§ **Instructions for the task**
Copy the snowmobile thread below word for word, from the title through the last post.

:: Document extract

# Snowmobile for ski access?



## Dave Frank

I know enough about sleds to know that one will do ok on trails, but not go up anything steep or through any real powder. Look for 7-800 to be able to go off piste. Also look for longer track and deeper paddles.

Oh yeah, if you get one you will no longer be able to call yourself a conservationist.


----------



## tacocat

go bigger


----------



## crane

as it was explained to me by a "sled head" today.
long track good for climbing
short track good for jumps
wide track stable for climbs and straight aways
narrow track for lots o turns
engine size based on rider weight and towing capacity
600 is fine for 1 rider at 175# in the BC
bigger if you are towing skiers/ boarders

hope that helps


----------



## ZGjethro

I have owned an Arctic cat 580 and presently a Polaris RMK 800, both of which are one person powder sleds. If you are looking for a sled to tow skiers up roads, a touring or work sled would probably work better due to lower gearing (less belt wear). they sink like an anchor in Colorado sugar snow though. If you are looking for a sled to tow off packed surfaces, you will need a powder sled with deep paddles and a long track (144 or longer). 700 triple or 800 double as minimum. Are you looking for a sled for touring access or yo-yo skiing?

::::
:: Data block

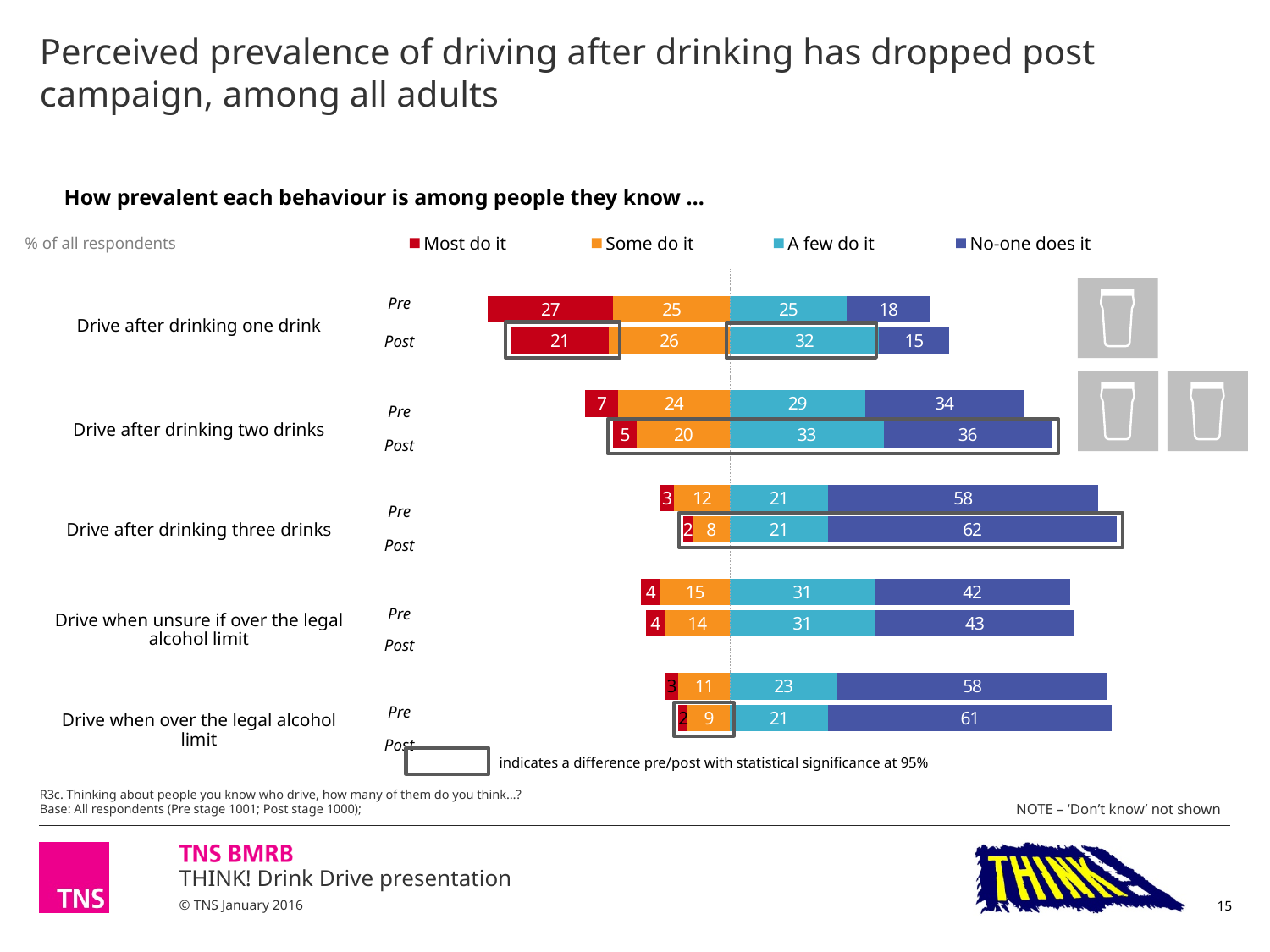
Which behaviour has the highest 'Most do it' value at the Pre stage? Drive after drinking one drink How many behaviours are listed on the chart? 5 What is the difference between the Pre and Post 'Most do it' values for 'Drive after drinking one drink'? 6 Which is larger for 'Drive when over the legal alcohol limit': the Pre 'No-one does it' value or the Post 'No-one does it' value? Post (61) How many series does the legend list? 4 Which colour represents 'No-one does it' in the legend? Dark blue Which behaviour has the lowest 'No-one does it' value at the Post stage? Drive after drinking one drink What is the 'No-one does it' value for 'Drive after drinking three drinks' at the Post stage? 62 What is the 'A few do it' value for 'Drive after drinking two drinks' at the Pre stage? 29 What is the total of the Post stacked bar for 'Drive after drinking two drinks'? 94 What kind of chart is shown on the slide? Stacked bar chart What is the 'Most do it' value for 'Drive after drinking one drink' at the Post stage? 21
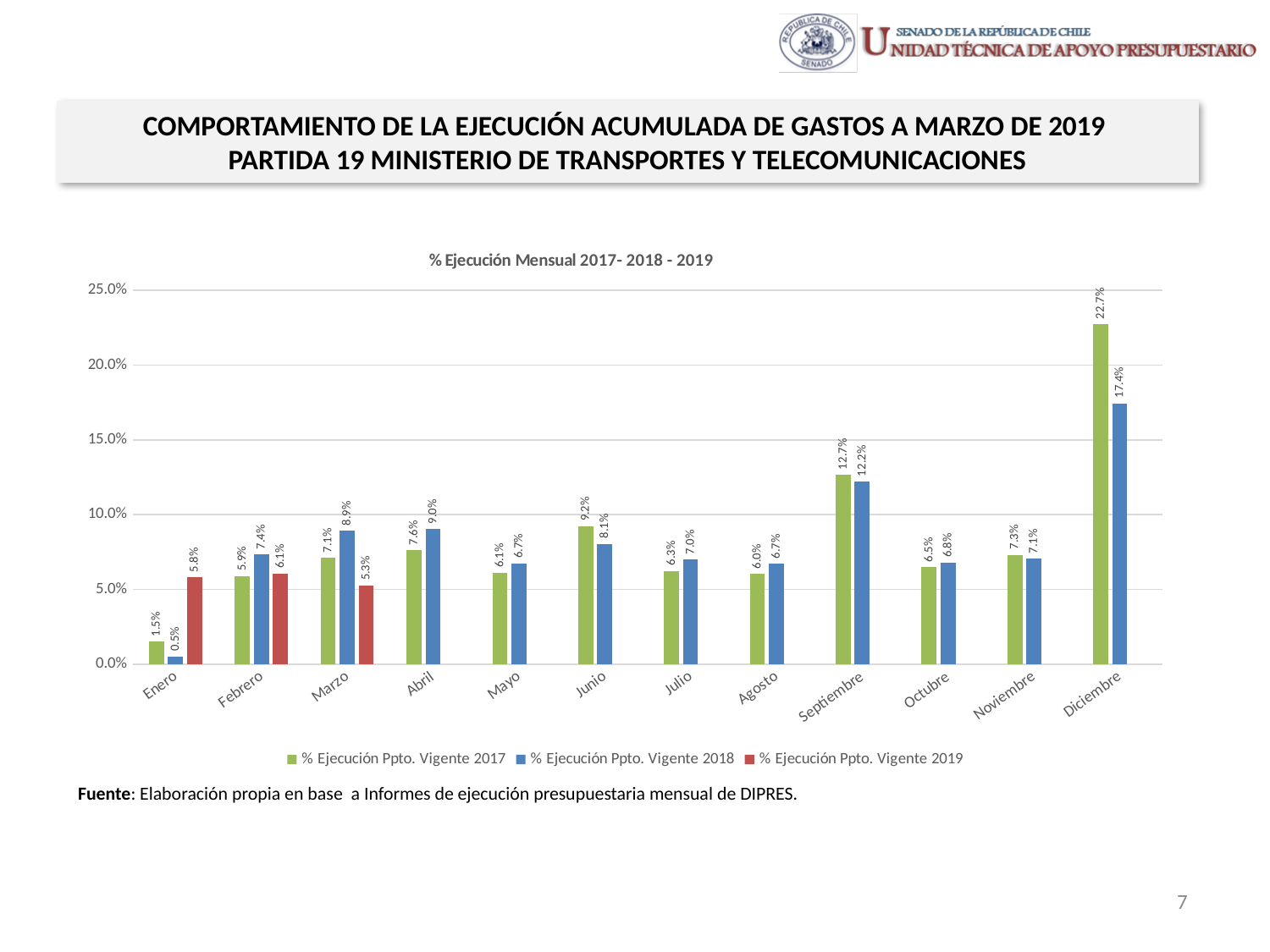
What kind of chart is shown? Bar chart Which month has the lowest value for % Ejecución Ppto. Vigente 2018? Enero What is the value for % Ejecución Ppto. Vigente 2018 in Marzo? 8.9% Which month has the highest value for % Ejecución Ppto. Vigente 2017? Diciembre What is the value for % Ejecución Ppto. Vigente 2019 in Enero? 5.8% What is the difference between the 2017 and 2018 values in Diciembre? 5.3% What is the value for % Ejecución Ppto. Vigente 2017 in Septiembre? 12.7% How many series does the legend list? 3 How many months are shown on the x axis? 12 Is the value for % Ejecución Ppto. Vigente 2017 in Diciembre greater or less than 20.0%? greater Which is larger in Junio: the 2017 value or the 2018 value? 2017 (9.2%) What is the title of the chart? % Ejecución Mensual 2017- 2018 - 2019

::::

§ **Written solution**
# Snowmobile for ski access?



## Dave Frank

I know enough about sleds to know that one will do ok on trails, but not go up anything steep or through any real powder. Look for 7-800 to be able to go off piste. Also look for longer track and deeper paddles.

Oh yeah, if you get one you will no longer be able to call yourself a conservationist.


----------



## tacocat

go bigger


----------



## crane

as it was explained to me by a "sled head" today.
long track good for climbing
short track good for jumps
wide track stable for climbs and straight aways
narrow track for lots o turns
engine size based on rider weight and towing capacity
600 is fine for 1 rider at 175# in the BC
bigger if you are towing skiers/ boarders

hope that helps


----------



## ZGjethro

I have owned an Arctic cat 580 and presently a Polaris RMK 800, both of which are one person powder sleds. If you are looking for a sled to tow skiers up roads, a touring or work sled would probably work better due to lower gearing (less belt wear). they sink like an anchor in Colorado sugar snow though. If you are looking for a sled to tow off packed surfaces, you will need a powder sled with deep paddles and a long track (144 or longer). 700 triple or 800 double as minimum. Are you looking for a sled for touring access or yo-yo skiing?